Industry based evidence synthesis

In 2017, me and colleagues published both a literature and registry based analysis of use of metal-on-metal hip replacements. This study, titled Lack of evidence—the anti-stepwise introduction of metal-on-metal hip replacements, was a hypothesis-driven study since at that time it seemed that the use of ASR hip replacements was not that evidence based but mainly promoted by marketing and simulator based studies.

We compared the number of implanted hips reported in the registries to the number of hips included in the studies published in the peer-reviewed literature. Here are the main results:

Annual cumulative proportion (brown lines) of implanted Birmingham Hip Resurfacings (BHR), Articular Surface Replacement hip resurfacings (ASR), and ASR XL total hip arthroplasties (ASR XL) according to registries and annual cumulative number of hips reported in the peer-reviewed literature (red lines), i.e., when 50% of the total cumulative number of BHRs were implanted in 2006, approximately 10% of all patients included in the peer-reviewed studies were available in the literature, when 90% of the total cumulative number of ASR HRAs were implanted in 2008, approximately 10% of all patients included in the peer-reviewed studies were available in the literature, and when 95% of the total cumulative number of ASR XL THAs were implanted in 2008, approximately 0% of all patients included in the peer-reviewed studies were available in the literature.

The chose Birmingham Hip Resurfacing implant also in the analyses since it was the most used when ASR hip replacements were introduced.
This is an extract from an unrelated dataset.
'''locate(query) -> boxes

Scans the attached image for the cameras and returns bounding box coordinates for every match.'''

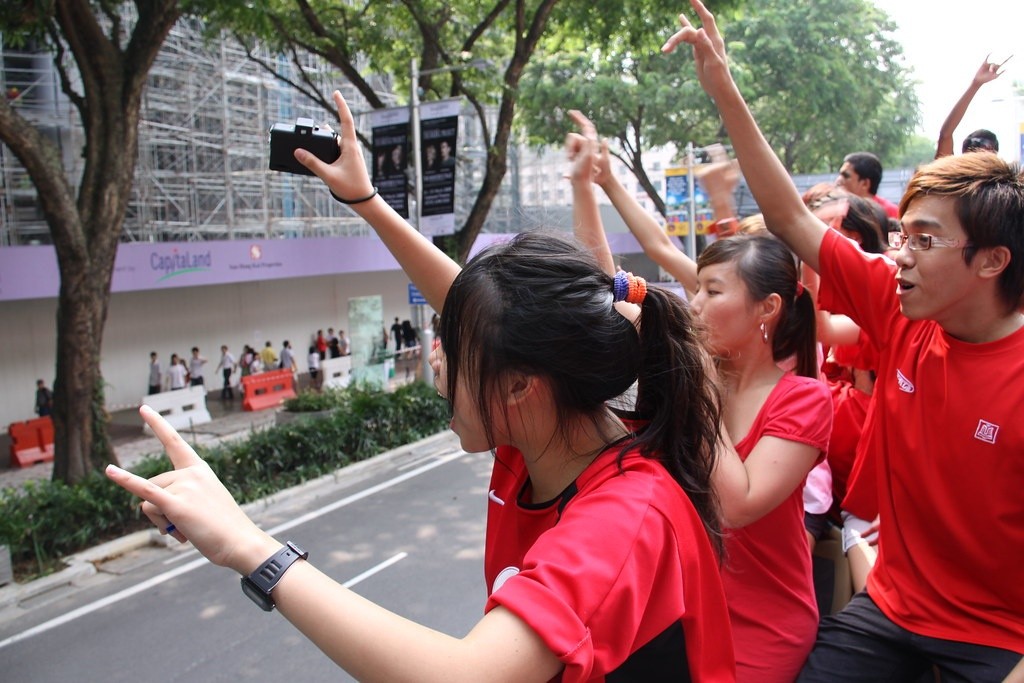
[268,117,341,175]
BHR also had the best track-record and early results. Based on the graph above we concluded:

To conclude, the introduction of the ASR hip replacement violated the fundamental principles of adoption by an almost complete lack of studies in the peer-reviewed literature following its introduction. The results obtained with hip simulators, the claims of similarity to or equivalence with other implants and theoretical advantages failed catastrophically to substitute for the most fundamental foundation of any innovation: the evidence in the literature.

Regarding BHR we wrote:

With the BHR there was a sufficient number of studies that included adequate numbers of patients to provide evidence of its use following the years of introduction, at least in male patients. To sum up, in the case of BHR we postulate that there was causality between the registry and literature data meaning that the numbers reported in the registry predicted the numbers reported in the literature.

It was great to read an “Evidence in focus” or “Publication summary” published just this month by the manufacturer of the BHR implant. It is a great looking one page report:

An unknown scientific writer made the following conclusion from our study:

BHR was introduced gradually thorough preclinical and clinical testing, in line with the step-wise, evidence-based introduction of orthpaedic implants proposed by the IDEAL Collaboration. The introduction of ASR and ASR XL was rapid, with regulatory approval based on preclinical proof of similarity studies, and did not follow the recommended step-wise introduction

It may be true, but based on our study that is quite far reaching conclusion. We did not show that introduction of BHR followed the IDEAL guidelines. We merely said that number of hips implanted was somewhat associated with the number of hips included in published studies so there was some evidence to support the increasing use of BHR. What really can be said from our study, however, is that there was no evidence to support the widespread use of ASR implant.